What to Study (No Fluff)
Here is what I would study if I had to do it again. Keep it simple.
| Topic | What to focus on | Fast practice target |
|---|---|---|
| Percentages | Increase, decrease, simple comparisons | 30 questions |
| Ratios | Split, mix, proportion | 25 questions |
| Average | Combined average, missing values | 20 questions |
| Time and work | Two people, efficiency, pipes style | 20 questions |
| Reasoning patterns | Series, odd one out, simple logic | 30 questions |
| Reading | 2 short passages, accuracy | 15 passages |
Do not get stuck on "advanced tricks". Your goal is to solve cleanly and move on.
A 7-Day Plan
If you have a week, do this. It's boring, but it works.

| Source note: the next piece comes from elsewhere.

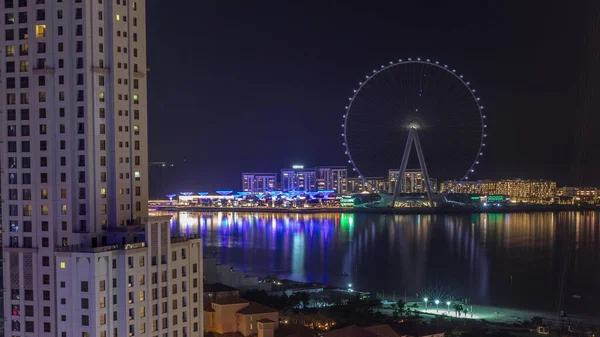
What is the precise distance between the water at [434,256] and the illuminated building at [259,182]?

Day 1 and 2: Fix your basics
- Percentages, ratios, averages
- Learn 1 method, repeat it until it is automatic
- Do timed sets of 10 questions
Day 3 and 4: Time-based math
- Time and work, time speed distance
- Write formulas once, then stop rewriting
- Practice mixed sets so you learn to switch fast
Day 5: Reasoning and English
- Series, patterns, basic logic
- 2 reading passages with timer
- Grammar rules you always mess up
Day 6: Two full mocks
- Do one mock in the morning, one at night
- Review wrong answers, not the ones you got right
- Track what you waste time on
Day 7: Light revision
- Redo your top 30 wrong questions
- Sleep properly
- Do not start new topics
Test Day Strategy
This matters more than people think.
- Skip fast. If you can't see a method in 15 seconds, skip it.
- Don't ego solve. You are not proving anything. You are collecting marks.
- Do easy first. Clean questions are free points.
- Watch careless errors. Most losses are silly math mistakes.
Rule: One hard question can kill 3 easy ones. Don't let it.
What Happens After NAT
After NAT, most students get a call. Usually it turns into a counseling style pitch. That is where you need to slow down.
If you are considering NIAT or any partner program, read my other posts before you pay:
- The NAT Exam Illusion: Why Everyone "Passes"
- The "Industry 4.0" Lie: Inside the NIAT Classroom
- The Financial Trap: How NIAT Partner Colleges Hold Your Money Hostage
Bottom line, pass the test if you want. But don't confuse "selection" with "proof the program is good".